### YOUR GOAL
Could you put the text of the records below into a JSON list of strings, with one string per line, no blank lines, and the pictures left out?

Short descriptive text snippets
★ ★ ★ ★ ★

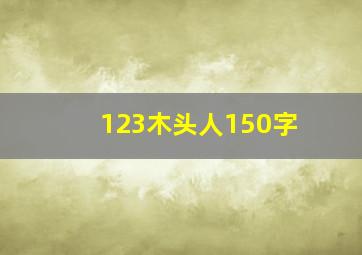 123木头人150字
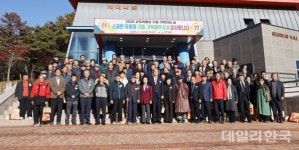 상주박물관, 제6회 기증·기탁자의 날...기증 기탁 유물 5만점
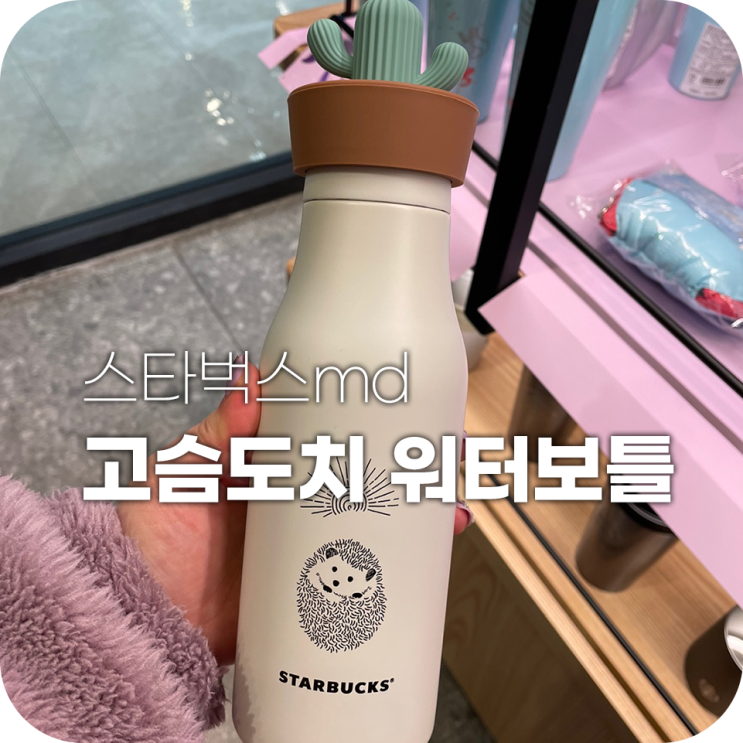 스타벅스 고슴도치 텀블러 너무 귀여워 스타벅스 고슴도치 텀블러 너무 귀여워
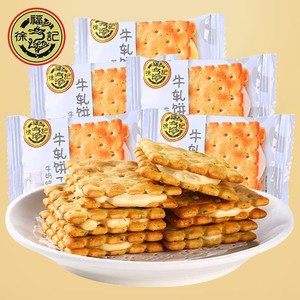 徐福记牛轧夹心饼干240g苏打夹心糕点好吃网红零食品休闲小吃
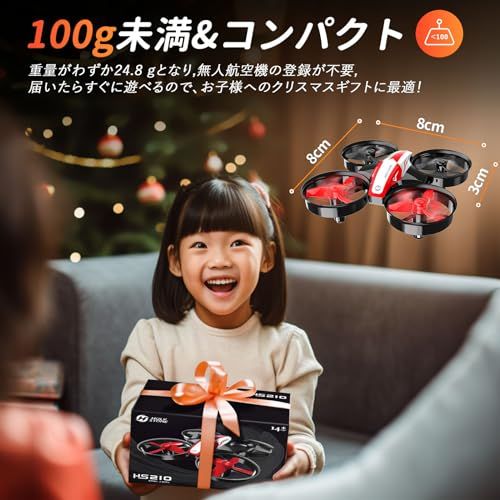 Holy Stone ドローン 100 g未満 ミニドローン こども向け 室内向け バッテリー 付き 飛行時間27分 安定 頑丈 高度維持 ヘッドレスモード フリップモード搭載 モード1 2転換可 認証済み ギフト HS 210 po dd 63 d 9 e 5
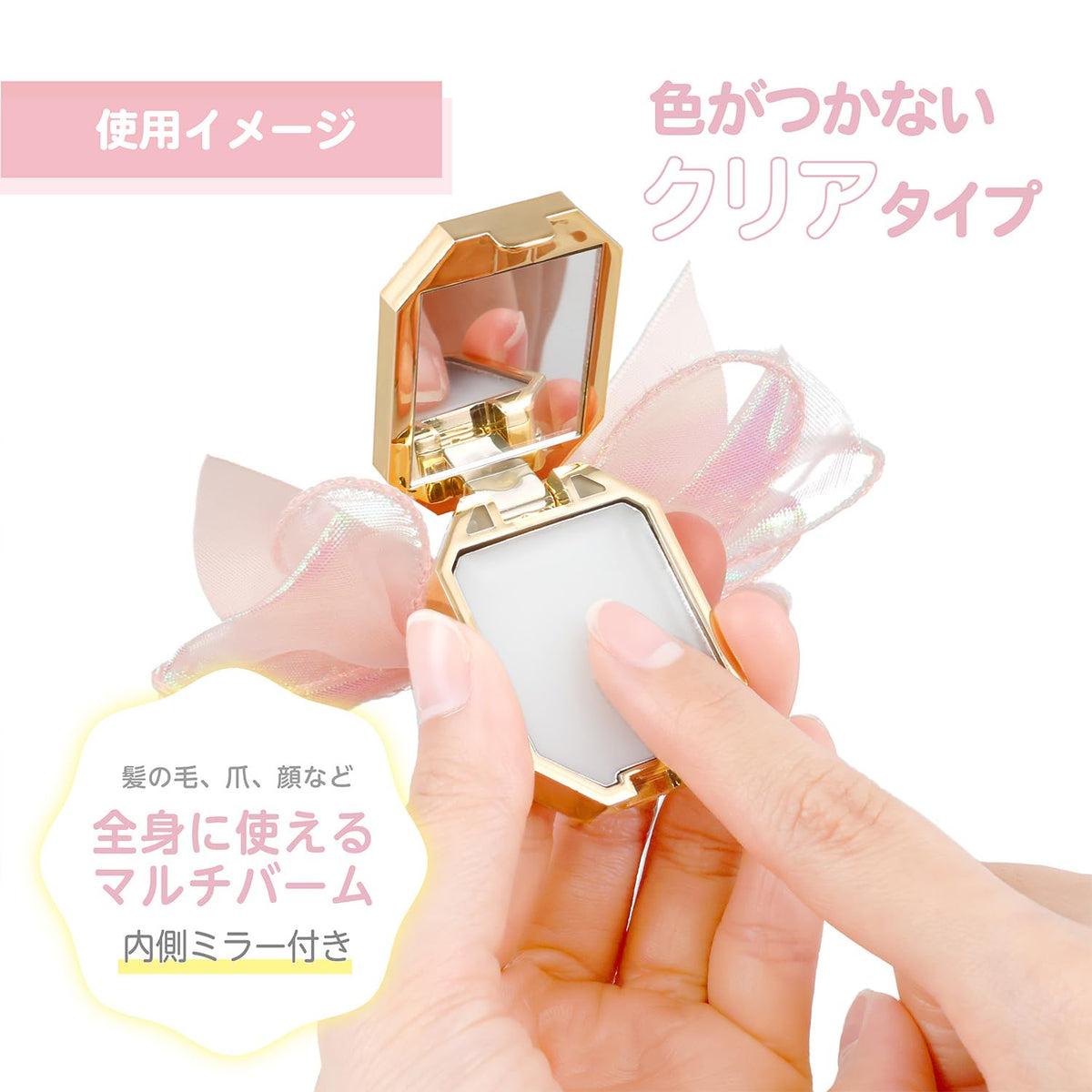 SHOBIDO Multi Balm with Mirror for All Skin Types 30g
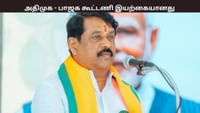 அதிமுக - பாஜக கூட்டணியை பிரிக்க முடியாது - நயினார் நாகேந்திரன்...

★ ★ ★ ★ ★

### TASK SOLUTION
[
  " 123木头人150字",
  " 상주박물관, 제6회 기증·기탁자의 날...기증 기탁 유물 5만점",
  " 스타벅스 고슴도치 텀블러 너무 귀여워 스타벅스 고슴도치 텀블러 너무 귀여워",
  " 徐福记牛轧夹心饼干240g苏打夹心糕点好吃网红零食品休闲小吃",
  " Holy Stone ドローン 100 g未満 ミニドローン こども向け 室内向け バッテリー 付き 飛行時間27分 安定 頑丈 高度維持 ヘッドレスモード フリップモード搭載 モード1 2転換可 認証済み ギフト HS 210 po dd 63 d 9 e 5",
  " SHOBIDO Multi Balm with Mirror for All Skin Types 30g",
  " அதிமுக - பாஜக கூட்டணியை பிரிக்க முடியாது - நயினார் நாகேந்திரன்..."
]